The demand for medically assisted reproduction continues to increase, with more women encountering challenges with fertility. Due to misconceptions and gaps in knowledge, women are often unaware of the risks related to delayed childbearing. Lack of understanding of natural fertility, infertility and the role of medically assisted reproduction can lead to emotional suffering and changes in family plans.Aims
To assess the understanding and knowledge that women of reproductive age in North Queensland have regarding natural fertility, infertility and the role of medically assisted reproduction.Materials and Methods
Data were collected from 120 women (30 nurses, 30 teachers, 30 university students and 30 Technical and Further Education students) via the distribution of a structured questionnaire. Participants were surveyed in person about their personal plans and opinions, knowledge about natural fertility, infertility and medically assisted reproduction, and their preferred source of information.Results
Participants demonstrated suboptimal knowledge levels throughout all sections of the questionnaire, in particular when asked about medically assisted reproduction.
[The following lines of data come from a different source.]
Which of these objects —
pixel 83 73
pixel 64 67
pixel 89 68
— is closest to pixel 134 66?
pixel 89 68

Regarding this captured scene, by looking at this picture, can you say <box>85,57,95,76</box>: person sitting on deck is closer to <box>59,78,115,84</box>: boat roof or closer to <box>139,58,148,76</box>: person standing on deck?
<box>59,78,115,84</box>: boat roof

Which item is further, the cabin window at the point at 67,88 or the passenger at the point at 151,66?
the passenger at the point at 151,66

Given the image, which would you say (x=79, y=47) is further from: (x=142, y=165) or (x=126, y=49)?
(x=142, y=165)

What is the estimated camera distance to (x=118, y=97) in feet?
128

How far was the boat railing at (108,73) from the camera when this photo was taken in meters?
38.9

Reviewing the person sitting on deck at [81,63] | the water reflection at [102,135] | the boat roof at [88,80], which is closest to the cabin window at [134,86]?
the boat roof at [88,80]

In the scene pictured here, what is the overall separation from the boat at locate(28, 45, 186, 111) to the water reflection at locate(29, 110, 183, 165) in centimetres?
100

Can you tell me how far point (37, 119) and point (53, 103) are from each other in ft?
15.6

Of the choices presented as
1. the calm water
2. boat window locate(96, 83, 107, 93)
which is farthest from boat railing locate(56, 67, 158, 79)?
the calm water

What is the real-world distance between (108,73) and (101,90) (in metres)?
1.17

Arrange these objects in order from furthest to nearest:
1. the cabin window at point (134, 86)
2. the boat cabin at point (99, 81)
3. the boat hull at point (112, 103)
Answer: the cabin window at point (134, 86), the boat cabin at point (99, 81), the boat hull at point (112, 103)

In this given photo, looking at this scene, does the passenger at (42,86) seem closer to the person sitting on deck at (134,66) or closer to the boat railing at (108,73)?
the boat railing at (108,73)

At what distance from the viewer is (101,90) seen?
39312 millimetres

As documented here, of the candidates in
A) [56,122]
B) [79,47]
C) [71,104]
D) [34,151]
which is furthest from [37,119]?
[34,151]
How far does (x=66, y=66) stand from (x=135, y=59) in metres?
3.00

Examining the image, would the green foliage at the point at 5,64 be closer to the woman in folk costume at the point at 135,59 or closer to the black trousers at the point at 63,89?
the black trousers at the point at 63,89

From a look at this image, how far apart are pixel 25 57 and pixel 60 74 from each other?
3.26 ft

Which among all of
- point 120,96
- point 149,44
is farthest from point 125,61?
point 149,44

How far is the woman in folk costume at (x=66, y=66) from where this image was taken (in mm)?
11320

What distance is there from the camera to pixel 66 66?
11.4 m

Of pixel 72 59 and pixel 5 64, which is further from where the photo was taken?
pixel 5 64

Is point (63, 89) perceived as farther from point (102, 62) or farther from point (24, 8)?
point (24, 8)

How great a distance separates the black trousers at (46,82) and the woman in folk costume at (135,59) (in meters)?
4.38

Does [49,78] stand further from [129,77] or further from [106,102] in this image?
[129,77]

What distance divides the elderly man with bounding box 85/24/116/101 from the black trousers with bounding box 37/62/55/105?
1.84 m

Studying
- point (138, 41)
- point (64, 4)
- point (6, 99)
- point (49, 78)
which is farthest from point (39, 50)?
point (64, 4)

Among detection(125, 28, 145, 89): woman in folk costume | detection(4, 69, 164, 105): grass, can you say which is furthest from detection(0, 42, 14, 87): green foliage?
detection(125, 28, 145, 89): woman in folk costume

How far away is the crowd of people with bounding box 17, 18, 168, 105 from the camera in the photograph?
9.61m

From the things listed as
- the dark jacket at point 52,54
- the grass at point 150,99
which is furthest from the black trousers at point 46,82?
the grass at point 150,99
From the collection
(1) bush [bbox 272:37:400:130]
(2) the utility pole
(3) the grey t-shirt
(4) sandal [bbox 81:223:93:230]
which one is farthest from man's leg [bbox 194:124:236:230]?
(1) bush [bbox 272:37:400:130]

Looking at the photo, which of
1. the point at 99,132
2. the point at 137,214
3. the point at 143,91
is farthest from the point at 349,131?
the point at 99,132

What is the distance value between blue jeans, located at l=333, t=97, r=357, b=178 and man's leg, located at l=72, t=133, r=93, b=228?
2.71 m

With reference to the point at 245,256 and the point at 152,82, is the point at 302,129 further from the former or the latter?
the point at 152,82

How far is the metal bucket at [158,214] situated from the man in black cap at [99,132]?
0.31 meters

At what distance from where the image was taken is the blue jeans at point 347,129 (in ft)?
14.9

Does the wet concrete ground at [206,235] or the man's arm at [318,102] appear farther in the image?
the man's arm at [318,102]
When asked to identify their main source of information, ‘friends and family’ was the most popular choice.Conclusions
Results from this North Queensland study add to the existing international literature, highlighting the widespread nature of the problem. Without adequate understanding of natural fertility, the risks of infertility, and the role and limitations of medically assisted reproduction, women make uninformed decisions. Development of local reproductive health education programs need to be instigated in response.